- Theatrical release poster
- Directed by: Swadees MS
- Written by: Thillairaja
- Produced by: Anbu Karthik K. Thillai
- Starring: Oviya Yogi Babu
- Cinematography: Subash Dhandabani
- Music by: Dharma Prakash Santhan Anebajagane
- Production company: Anka Media
- Release date: 29 March 2024;
- Country: India
- Language: Tamil

= Boomer Uncle =

Boomer Uncle is a 2024 Indian Tamil-language comedy drama film directed by Swadees MS and starring Oviya and Yogi Babu.

== Cast ==

A foreigner played the role of Amy.

== Production ==
After news that Vadivelu is returning to films in 2022 emerged, the film's title was changed from Contractor Nesamani to Boomer Uncle.

== Reception ==
A critic from The Times of India rated the film one-and-a-half out of five stars and wrote that "Boomer Uncle is a comedy misfire, a barrage of noise and frantic energy that fails to amuse". A critic from Times Now gave the film the same rating and wrote that "Boomer Uncle has very little to offer in terms of entertainment and comes across as an insipid, poor comedy film". A critic from Dinakaran wrote that "In a story that moves as a comedy gala, all the characters keep talking is boring.
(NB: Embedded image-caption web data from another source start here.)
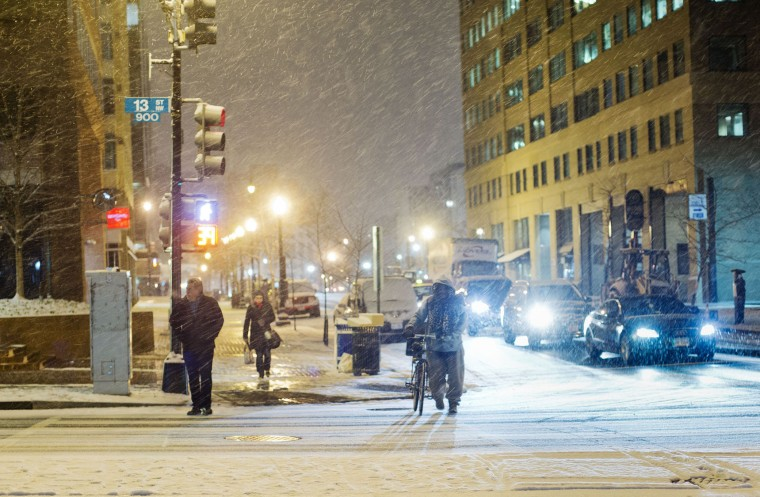 Pedestrian wait to cross 13th street in downtown Washington during an evening snowfall, Wednesday, Jan. 20, 2016. As Washington prepares for this weekend's snowstorm, now forecast to reach blizzard conditions, a small clipper system pushed through the region Wednesday night causing massive delays and issues on the roads.(AP Photo/Pablo Martinez Monsivais)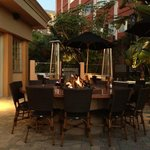 Outdoor patio table with fire pit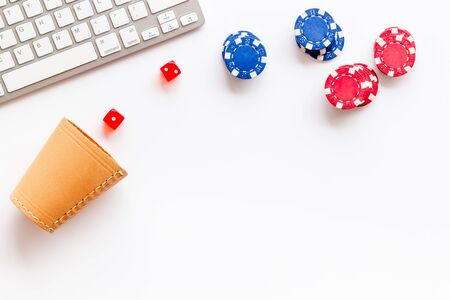 Hazard gemes online concept. Poker chips, dices, cup for dice near keyboard on white background top-down.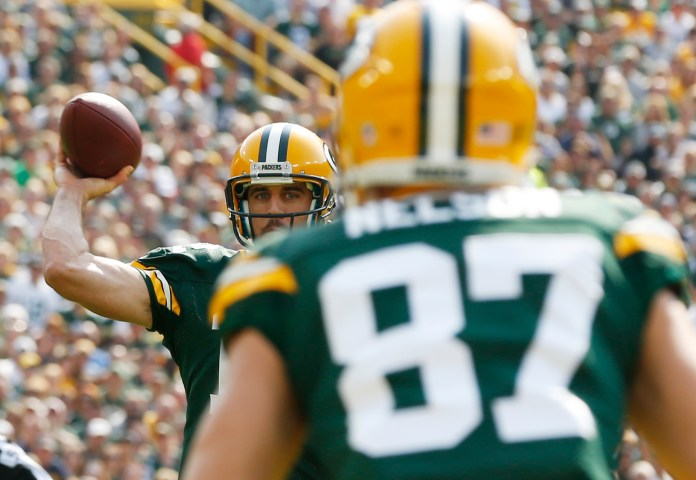 Green Bay Packers quarterback Aaron Rodgers throws a touchdown pass to Jordy Nelson (87) during the first half of an NFL football game against the Detroit Lions Sunday, Sept. 25, 2016, in Green Bay, Wis. (AP Photo/Mike Roemer)
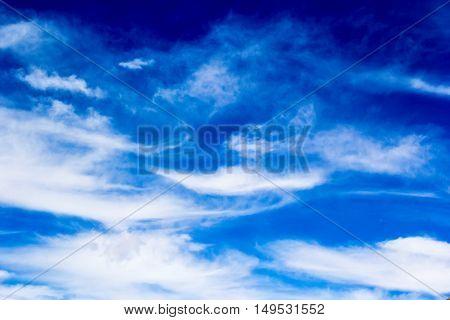 white clouds in the blue sky, clean air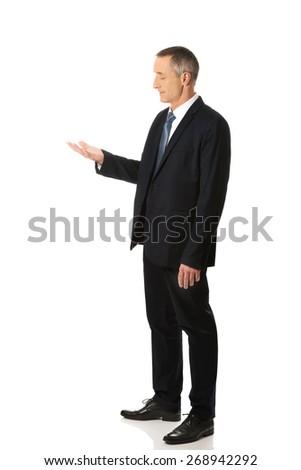Smiling businessman holding something on his palm. - stock photo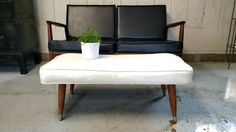 Covered in an off white vinyl. Tapered legs with metal tips. I found this covered in two different fabrics with Upholstered Footstool, Ottoman, White Leather Sofas, Leg Painting, Mid Century Decor, White Vinyl, Different Fabrics, Bench, Flooring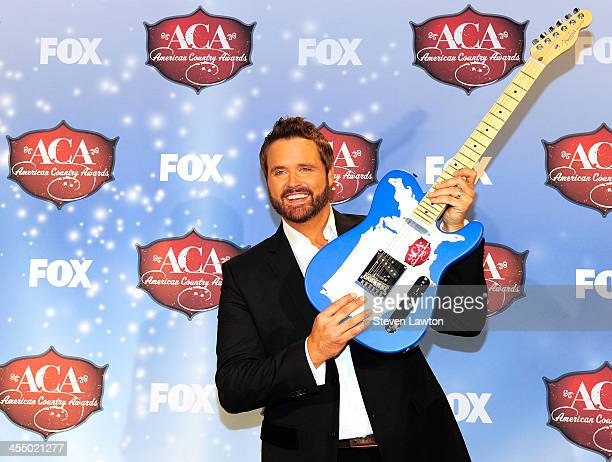 Singer Randy Houser poses in th press room during the American Country Awards 2013 at the Mandalay Bay Events Center on December 10, 2013 in Las...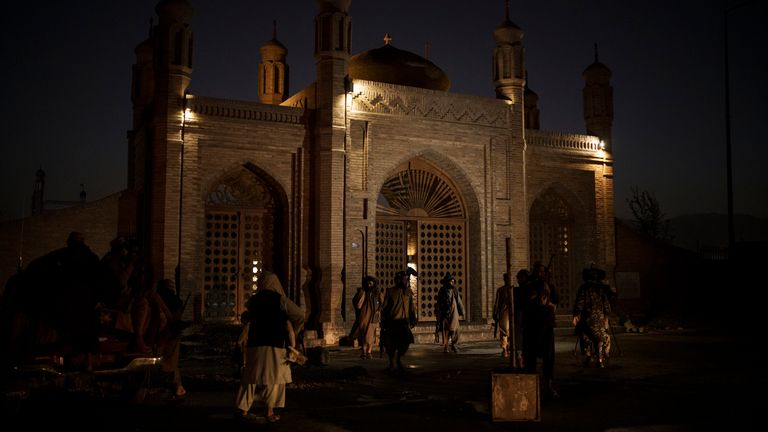 Taliban fighters walk at the entrance of the Eidgah Mosque. Pic: AP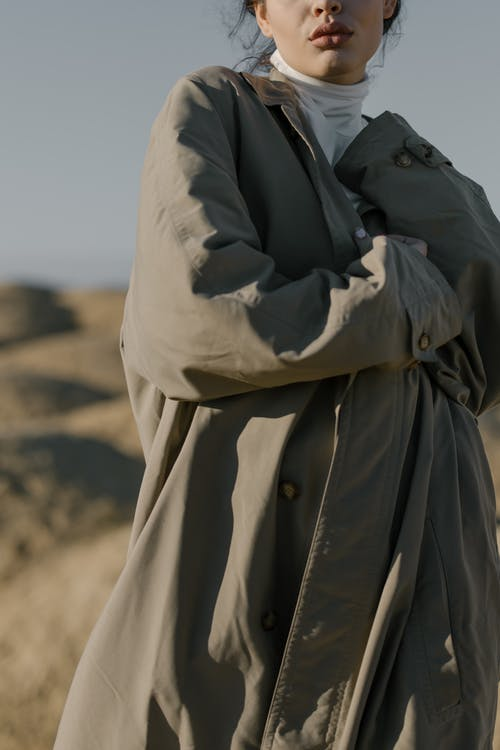 Person in Black Coat and Brown Coat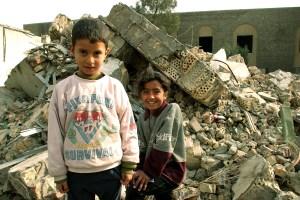 Kids by rubble in Iraq
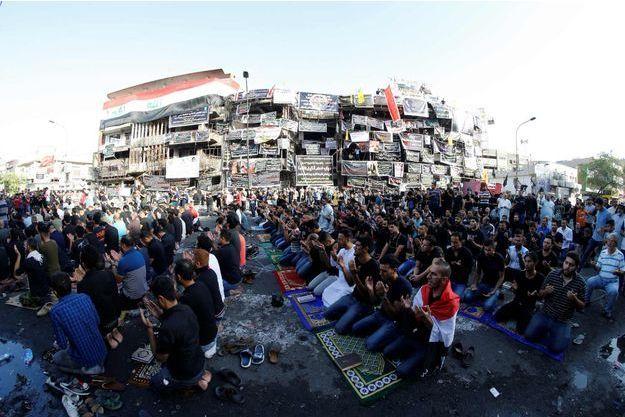 Des personnes se sont rassemblées près de ce bâtiment ravagé par l'attentat pour prier. Sur ce quil reste de sa façade, des drapeaux, des portraits des victimes et des messages ont été accrochés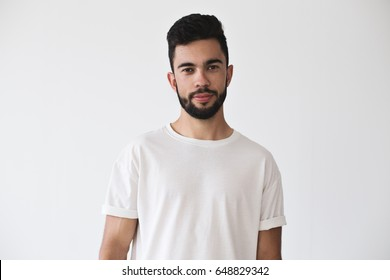 Portrait of attractive handsome young millennial with beard who looks into camera on isolated simple background and wears white t-shirt from premium organic materials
Subhash Dandapani's cinematography is colorful. The background score by Shanthan and Dharmaprakash carries the film. Yogi Babu's die-hard fans may laugh". On the contrary, a critic from Thinaboomi wrote that "Without looking at any logic, this comedy gala performed with an army of comedy stars will definitely make the fans laugh till their stomachs hurt" and concluded that "Boomer Uncle is a Hollywood comedy riot".